▸ **EXERCISE REQUIREMENTS**
[A] Answer these questions about the forum thread on wording AskMe questions, one line each:
(i) At what time and on what date did jessamyn post?
(ii) What does carsonb imagine AskMe as when using it?
(iii) What does the author of the last post say they do for a living?
[B] Reproduce the passage of the forum thread on wording AskMe questions starting with "Hi Megami, I" and going on through "back to basics.".
[C] Carry on the forum thread on wording AskMe questions from the point where it stops.
---------- SELECTED EXTRACT ----------
Often AskMe just winds up highlighting the thing that's the real problem which is something that the OP has declared [either outright or tacitly] "off the table" for discussion, and then the OP has to sit there thinking about their own tough choices.
posted by jessamyn (staff) at 12:34 PM on September 1, 2010 [9 favorites]

Readers can easily get attached to odd specifics, so it's better to generalize as much as possible around your specific topic. Leaving out unnecessary details or re-wording them so they're more innocuous allows people to focus on the point of your writing. In your case, you could have said that you and your son were spending lots of time together over the summer, traveling and at home, with all the ups and downs that entails, and then you ask your question. Mentioning your husband's deployment, and especially detailing how you don't get along with your son sometimes, are superfluous to the question you want answered. Leave that stuff out.

Also, and I'm as guilty of this as anyone so, you know, grain of salt and all, but don't be so cutesy in your wording. I try to avoid twee phrasings &c. (hah!) when using AskMe by imagining it as one of those ancient room-sized mainframe computers, and I'm feeding a single tape into it in the hopes it'll spit out a good answer. The closer to simple dots and dashes my question text is, the better the machine can parse it and churn out a best answer.
posted by carsonb at 12:35 PM on September 1, 2010 [2 favorites]

Hi Megami, I was in that thread, and I too write and edit for a living! From my perspective, it seemed you were looking for an objective answer to the question, yet, you had framed it with much that was quite subjective. Within that context, the initial question seemed dwarfed by the other issues you kind of layed out there. So, maybe wrongly, I felt like you were a young parent who was maybe giving too much weight to "how many hours exactly and in what proximity ..." and really needed to get a little yank back to basics.
---------- RECORDS PROVIDED ----------
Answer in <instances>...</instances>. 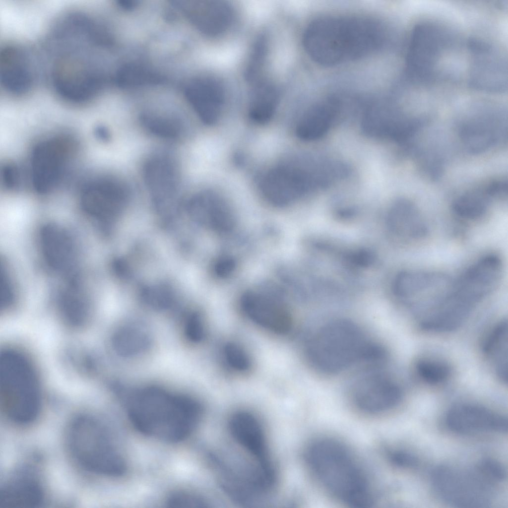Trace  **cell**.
Returning a JSON list of instances; mask_svg holds the SVG:
<instances>
[{"instance_id": "cell-1", "label": "cell", "mask_w": 508, "mask_h": 508, "mask_svg": "<svg viewBox=\"0 0 508 508\" xmlns=\"http://www.w3.org/2000/svg\"><path fill=\"white\" fill-rule=\"evenodd\" d=\"M115 40V30L92 12L74 9L60 15L45 40L55 91L77 102L97 98L109 78Z\"/></svg>"}, {"instance_id": "cell-2", "label": "cell", "mask_w": 508, "mask_h": 508, "mask_svg": "<svg viewBox=\"0 0 508 508\" xmlns=\"http://www.w3.org/2000/svg\"><path fill=\"white\" fill-rule=\"evenodd\" d=\"M127 395V412L133 426L142 434L163 442L185 440L202 417L203 408L197 400L160 386H145Z\"/></svg>"}, {"instance_id": "cell-3", "label": "cell", "mask_w": 508, "mask_h": 508, "mask_svg": "<svg viewBox=\"0 0 508 508\" xmlns=\"http://www.w3.org/2000/svg\"><path fill=\"white\" fill-rule=\"evenodd\" d=\"M385 40L380 23L364 17L327 16L307 27L303 44L309 56L324 66L363 58L376 51Z\"/></svg>"}, {"instance_id": "cell-4", "label": "cell", "mask_w": 508, "mask_h": 508, "mask_svg": "<svg viewBox=\"0 0 508 508\" xmlns=\"http://www.w3.org/2000/svg\"><path fill=\"white\" fill-rule=\"evenodd\" d=\"M306 353L313 368L329 375L359 364L376 365L386 355L384 348L369 340L357 324L344 318L320 326L309 339Z\"/></svg>"}, {"instance_id": "cell-5", "label": "cell", "mask_w": 508, "mask_h": 508, "mask_svg": "<svg viewBox=\"0 0 508 508\" xmlns=\"http://www.w3.org/2000/svg\"><path fill=\"white\" fill-rule=\"evenodd\" d=\"M306 464L322 487L335 498L350 506L371 504L369 481L350 450L338 441L321 438L308 445Z\"/></svg>"}, {"instance_id": "cell-6", "label": "cell", "mask_w": 508, "mask_h": 508, "mask_svg": "<svg viewBox=\"0 0 508 508\" xmlns=\"http://www.w3.org/2000/svg\"><path fill=\"white\" fill-rule=\"evenodd\" d=\"M333 181L329 162H317L309 157L291 156L282 159L260 173L256 185L263 198L270 204L289 205L318 188H325Z\"/></svg>"}, {"instance_id": "cell-7", "label": "cell", "mask_w": 508, "mask_h": 508, "mask_svg": "<svg viewBox=\"0 0 508 508\" xmlns=\"http://www.w3.org/2000/svg\"><path fill=\"white\" fill-rule=\"evenodd\" d=\"M70 451L77 462L92 473L120 476L126 464L102 424L93 417L82 415L72 423L68 433Z\"/></svg>"}, {"instance_id": "cell-8", "label": "cell", "mask_w": 508, "mask_h": 508, "mask_svg": "<svg viewBox=\"0 0 508 508\" xmlns=\"http://www.w3.org/2000/svg\"><path fill=\"white\" fill-rule=\"evenodd\" d=\"M78 149L76 138L67 133L44 137L33 146L30 155L27 177L38 193L52 192L64 179Z\"/></svg>"}, {"instance_id": "cell-9", "label": "cell", "mask_w": 508, "mask_h": 508, "mask_svg": "<svg viewBox=\"0 0 508 508\" xmlns=\"http://www.w3.org/2000/svg\"><path fill=\"white\" fill-rule=\"evenodd\" d=\"M432 481L440 496L456 507H485L492 499L494 481L478 466L472 470L440 466L434 470Z\"/></svg>"}, {"instance_id": "cell-10", "label": "cell", "mask_w": 508, "mask_h": 508, "mask_svg": "<svg viewBox=\"0 0 508 508\" xmlns=\"http://www.w3.org/2000/svg\"><path fill=\"white\" fill-rule=\"evenodd\" d=\"M144 182L157 213L171 219L181 207L180 177L175 159L167 153L148 157L142 168Z\"/></svg>"}, {"instance_id": "cell-11", "label": "cell", "mask_w": 508, "mask_h": 508, "mask_svg": "<svg viewBox=\"0 0 508 508\" xmlns=\"http://www.w3.org/2000/svg\"><path fill=\"white\" fill-rule=\"evenodd\" d=\"M26 44L10 41L0 50V87L4 94L12 98L29 95L39 78L38 58Z\"/></svg>"}, {"instance_id": "cell-12", "label": "cell", "mask_w": 508, "mask_h": 508, "mask_svg": "<svg viewBox=\"0 0 508 508\" xmlns=\"http://www.w3.org/2000/svg\"><path fill=\"white\" fill-rule=\"evenodd\" d=\"M129 196L128 187L123 181L113 176H101L83 186L80 202L87 213L110 224L124 209Z\"/></svg>"}, {"instance_id": "cell-13", "label": "cell", "mask_w": 508, "mask_h": 508, "mask_svg": "<svg viewBox=\"0 0 508 508\" xmlns=\"http://www.w3.org/2000/svg\"><path fill=\"white\" fill-rule=\"evenodd\" d=\"M499 101L475 108L463 122L459 136L466 149L472 154L483 153L500 141L505 132L504 107Z\"/></svg>"}, {"instance_id": "cell-14", "label": "cell", "mask_w": 508, "mask_h": 508, "mask_svg": "<svg viewBox=\"0 0 508 508\" xmlns=\"http://www.w3.org/2000/svg\"><path fill=\"white\" fill-rule=\"evenodd\" d=\"M377 368L363 375L354 383L351 399L361 411L369 414L385 413L400 402L402 392L398 383Z\"/></svg>"}, {"instance_id": "cell-15", "label": "cell", "mask_w": 508, "mask_h": 508, "mask_svg": "<svg viewBox=\"0 0 508 508\" xmlns=\"http://www.w3.org/2000/svg\"><path fill=\"white\" fill-rule=\"evenodd\" d=\"M240 305L253 322L272 332L285 334L292 326L287 307L276 295L266 291H250L243 295Z\"/></svg>"}, {"instance_id": "cell-16", "label": "cell", "mask_w": 508, "mask_h": 508, "mask_svg": "<svg viewBox=\"0 0 508 508\" xmlns=\"http://www.w3.org/2000/svg\"><path fill=\"white\" fill-rule=\"evenodd\" d=\"M190 91V107L197 118L206 125L216 124L221 117L225 99L221 82L212 75L194 69Z\"/></svg>"}, {"instance_id": "cell-17", "label": "cell", "mask_w": 508, "mask_h": 508, "mask_svg": "<svg viewBox=\"0 0 508 508\" xmlns=\"http://www.w3.org/2000/svg\"><path fill=\"white\" fill-rule=\"evenodd\" d=\"M186 207L194 220L217 232H229L235 225L234 214L229 203L213 191L197 192L188 200Z\"/></svg>"}, {"instance_id": "cell-18", "label": "cell", "mask_w": 508, "mask_h": 508, "mask_svg": "<svg viewBox=\"0 0 508 508\" xmlns=\"http://www.w3.org/2000/svg\"><path fill=\"white\" fill-rule=\"evenodd\" d=\"M445 421L453 432L470 434L486 432H505L507 419L483 406L463 404L452 407L447 412Z\"/></svg>"}, {"instance_id": "cell-19", "label": "cell", "mask_w": 508, "mask_h": 508, "mask_svg": "<svg viewBox=\"0 0 508 508\" xmlns=\"http://www.w3.org/2000/svg\"><path fill=\"white\" fill-rule=\"evenodd\" d=\"M228 429L235 442L249 455L264 465H273L264 430L254 414L246 411L234 413Z\"/></svg>"}, {"instance_id": "cell-20", "label": "cell", "mask_w": 508, "mask_h": 508, "mask_svg": "<svg viewBox=\"0 0 508 508\" xmlns=\"http://www.w3.org/2000/svg\"><path fill=\"white\" fill-rule=\"evenodd\" d=\"M194 21L201 32L208 37L225 32L233 19V9L222 0H190Z\"/></svg>"}, {"instance_id": "cell-21", "label": "cell", "mask_w": 508, "mask_h": 508, "mask_svg": "<svg viewBox=\"0 0 508 508\" xmlns=\"http://www.w3.org/2000/svg\"><path fill=\"white\" fill-rule=\"evenodd\" d=\"M340 109V103L334 98L313 106L301 117L295 134L301 140L311 141L322 137L330 129Z\"/></svg>"}, {"instance_id": "cell-22", "label": "cell", "mask_w": 508, "mask_h": 508, "mask_svg": "<svg viewBox=\"0 0 508 508\" xmlns=\"http://www.w3.org/2000/svg\"><path fill=\"white\" fill-rule=\"evenodd\" d=\"M389 220L392 230L403 238L419 240L428 234V226L419 210L406 199H399L393 203Z\"/></svg>"}, {"instance_id": "cell-23", "label": "cell", "mask_w": 508, "mask_h": 508, "mask_svg": "<svg viewBox=\"0 0 508 508\" xmlns=\"http://www.w3.org/2000/svg\"><path fill=\"white\" fill-rule=\"evenodd\" d=\"M44 492L39 483L24 477L5 485L0 491V508H33L44 500Z\"/></svg>"}, {"instance_id": "cell-24", "label": "cell", "mask_w": 508, "mask_h": 508, "mask_svg": "<svg viewBox=\"0 0 508 508\" xmlns=\"http://www.w3.org/2000/svg\"><path fill=\"white\" fill-rule=\"evenodd\" d=\"M445 274L428 271H405L399 274L394 283V292L400 298H415L437 288L450 286Z\"/></svg>"}, {"instance_id": "cell-25", "label": "cell", "mask_w": 508, "mask_h": 508, "mask_svg": "<svg viewBox=\"0 0 508 508\" xmlns=\"http://www.w3.org/2000/svg\"><path fill=\"white\" fill-rule=\"evenodd\" d=\"M251 90L248 116L256 125H264L273 118L280 101V92L272 82L256 80Z\"/></svg>"}, {"instance_id": "cell-26", "label": "cell", "mask_w": 508, "mask_h": 508, "mask_svg": "<svg viewBox=\"0 0 508 508\" xmlns=\"http://www.w3.org/2000/svg\"><path fill=\"white\" fill-rule=\"evenodd\" d=\"M113 345L118 354L124 358L142 355L152 344L151 335L145 325L137 321L124 324L115 332Z\"/></svg>"}, {"instance_id": "cell-27", "label": "cell", "mask_w": 508, "mask_h": 508, "mask_svg": "<svg viewBox=\"0 0 508 508\" xmlns=\"http://www.w3.org/2000/svg\"><path fill=\"white\" fill-rule=\"evenodd\" d=\"M497 194L492 182L484 187L470 190L458 197L453 202L452 210L456 215L465 219H475L487 211L491 199Z\"/></svg>"}, {"instance_id": "cell-28", "label": "cell", "mask_w": 508, "mask_h": 508, "mask_svg": "<svg viewBox=\"0 0 508 508\" xmlns=\"http://www.w3.org/2000/svg\"><path fill=\"white\" fill-rule=\"evenodd\" d=\"M43 250L48 261L56 267L68 265L72 254V246L66 234L54 226H47L42 231Z\"/></svg>"}, {"instance_id": "cell-29", "label": "cell", "mask_w": 508, "mask_h": 508, "mask_svg": "<svg viewBox=\"0 0 508 508\" xmlns=\"http://www.w3.org/2000/svg\"><path fill=\"white\" fill-rule=\"evenodd\" d=\"M483 351L490 360L497 374L504 381H507L508 326L502 321L492 330L484 346Z\"/></svg>"}, {"instance_id": "cell-30", "label": "cell", "mask_w": 508, "mask_h": 508, "mask_svg": "<svg viewBox=\"0 0 508 508\" xmlns=\"http://www.w3.org/2000/svg\"><path fill=\"white\" fill-rule=\"evenodd\" d=\"M139 119L146 130L160 138L174 139L179 137L183 130L182 122L174 116L146 110L140 113Z\"/></svg>"}, {"instance_id": "cell-31", "label": "cell", "mask_w": 508, "mask_h": 508, "mask_svg": "<svg viewBox=\"0 0 508 508\" xmlns=\"http://www.w3.org/2000/svg\"><path fill=\"white\" fill-rule=\"evenodd\" d=\"M416 368L420 378L432 384L445 381L449 378L451 372L450 367L447 363L428 359L420 360L417 363Z\"/></svg>"}, {"instance_id": "cell-32", "label": "cell", "mask_w": 508, "mask_h": 508, "mask_svg": "<svg viewBox=\"0 0 508 508\" xmlns=\"http://www.w3.org/2000/svg\"><path fill=\"white\" fill-rule=\"evenodd\" d=\"M141 299L145 304L158 310L170 309L175 303L172 289L164 285L144 288L141 292Z\"/></svg>"}, {"instance_id": "cell-33", "label": "cell", "mask_w": 508, "mask_h": 508, "mask_svg": "<svg viewBox=\"0 0 508 508\" xmlns=\"http://www.w3.org/2000/svg\"><path fill=\"white\" fill-rule=\"evenodd\" d=\"M184 334L186 339L192 343L201 342L205 336V328L201 315L191 311L184 316L183 323Z\"/></svg>"}, {"instance_id": "cell-34", "label": "cell", "mask_w": 508, "mask_h": 508, "mask_svg": "<svg viewBox=\"0 0 508 508\" xmlns=\"http://www.w3.org/2000/svg\"><path fill=\"white\" fill-rule=\"evenodd\" d=\"M267 43L264 36L258 38L254 47L245 71V76L249 81L257 80L265 60Z\"/></svg>"}, {"instance_id": "cell-35", "label": "cell", "mask_w": 508, "mask_h": 508, "mask_svg": "<svg viewBox=\"0 0 508 508\" xmlns=\"http://www.w3.org/2000/svg\"><path fill=\"white\" fill-rule=\"evenodd\" d=\"M18 164L13 162L4 163L0 169L1 184L9 191L19 190L23 185L24 172Z\"/></svg>"}, {"instance_id": "cell-36", "label": "cell", "mask_w": 508, "mask_h": 508, "mask_svg": "<svg viewBox=\"0 0 508 508\" xmlns=\"http://www.w3.org/2000/svg\"><path fill=\"white\" fill-rule=\"evenodd\" d=\"M224 355L226 362L233 369L239 372L248 371L251 361L246 351L235 343H227L224 347Z\"/></svg>"}, {"instance_id": "cell-37", "label": "cell", "mask_w": 508, "mask_h": 508, "mask_svg": "<svg viewBox=\"0 0 508 508\" xmlns=\"http://www.w3.org/2000/svg\"><path fill=\"white\" fill-rule=\"evenodd\" d=\"M166 504L172 508H200L205 506L206 502L200 496L191 492L176 491L168 496Z\"/></svg>"}, {"instance_id": "cell-38", "label": "cell", "mask_w": 508, "mask_h": 508, "mask_svg": "<svg viewBox=\"0 0 508 508\" xmlns=\"http://www.w3.org/2000/svg\"><path fill=\"white\" fill-rule=\"evenodd\" d=\"M478 466L494 481H500L505 479L506 471L500 463L492 459H484L480 462Z\"/></svg>"}, {"instance_id": "cell-39", "label": "cell", "mask_w": 508, "mask_h": 508, "mask_svg": "<svg viewBox=\"0 0 508 508\" xmlns=\"http://www.w3.org/2000/svg\"><path fill=\"white\" fill-rule=\"evenodd\" d=\"M389 456L393 464L400 467H413L418 463L415 456L404 451H393L390 453Z\"/></svg>"}, {"instance_id": "cell-40", "label": "cell", "mask_w": 508, "mask_h": 508, "mask_svg": "<svg viewBox=\"0 0 508 508\" xmlns=\"http://www.w3.org/2000/svg\"><path fill=\"white\" fill-rule=\"evenodd\" d=\"M235 266V262L233 258L223 257L216 262L214 267L215 272L218 276L224 277L233 271Z\"/></svg>"}, {"instance_id": "cell-41", "label": "cell", "mask_w": 508, "mask_h": 508, "mask_svg": "<svg viewBox=\"0 0 508 508\" xmlns=\"http://www.w3.org/2000/svg\"><path fill=\"white\" fill-rule=\"evenodd\" d=\"M96 134L98 136L104 140H108L110 135L108 130L103 127H100L97 129Z\"/></svg>"}]
</instances>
----------
▸ **TASK-BY-TASK OUTPUTS**
[A]
(i) 12:34 PM on September 1, 2010
(ii) One of those ancient room-sized mainframe computers
(iii) Write and edit

[B]
Hi Megami, I was in that thread, and I too write and edit for a living! From my perspective, it seemed you were looking for an objective answer to the question, yet, you had framed it with much that was quite subjective. Within that context, the initial question seemed dwarfed by the other issues you kind of layed out there. So, maybe wrongly, I felt like you were a young parent who was maybe giving too much weight to "how many hours exactly and in what proximity ..." and really needed to get a little yank back to basics.

[C]
posted by thinkpiece at 12:39 PM on September 1, 2010

On preview, jessamyn's last paragraph.
posted by thinkpiece at 12:41 PM on September 1, 2010

No omnomnom, your answer was great. I can see I was kind of trying to ask two questions (or more!) in one, that is part of the problem.

And carsonb - good point about the twee phrasing - I guess I wasn't sure of what tone to use. I didn't want to seem too harsh - this is parenting my kid we are talking about, and I am not desperate and ready to slash my wrists over it, some days (like today) we are great. I guess it was just interested generally as well as to get some perspective on my own situation, but backfired in the tone and execution.

Great tips/points BTW people. Thanks.
posted by Megami at 12:43 PM on September 1, 2010

And thinkpiece - thanks. See, I am not all that hung up on the 'what is the optimal x hours I need to spend' but can see how it looked like that!
posted by Megami at 12:44 PM on September 1, 2010

I find that I delete or otherwise decide not to go through with about 35% of my comments, posts, and questions. (Yeah, I know, it must seem crazy that I actually have even MORE to say than what is already apparent.)

Self-moderation is key. If you find yourself laboring over a particular comment, take a moment to ask whether you really have anything to say at all.
posted by hermitosis at 12:55 PM on September 1, 2010 [4 favorites]

To add to that, you often have to hang back and trust that someone else will come along and say what I am struggling to articulate. And almost always they do, usually better.
posted by hermitosis at 12:57 PM on September 1, 2010

AskMe can be tricky, because of the question you want to ask and the information you need to provide. With the former, you often realise midway through formulating your piece that the question you thought you had isn't actually the question - it's one or two steps away from the actual issue. So sometimes it's a case of writing and then completely rewriting something, as the first 'draft' has helped you thrash out the base issue.

For the latter, it's a balancing act. You need to provide a certain amount of detail so that people can give focused responses, but avoid overloading people with extraneous info - or indeed, some bit of fairly minor information that everyone fixates upon. I find this tends to happen with badly-phrased questions - the person is trying to convey background, and doesn't quite get the right phrasing for something that is to them quite minor - but the way it comes out is completely different, and before you know it there are tons of answers discussing it.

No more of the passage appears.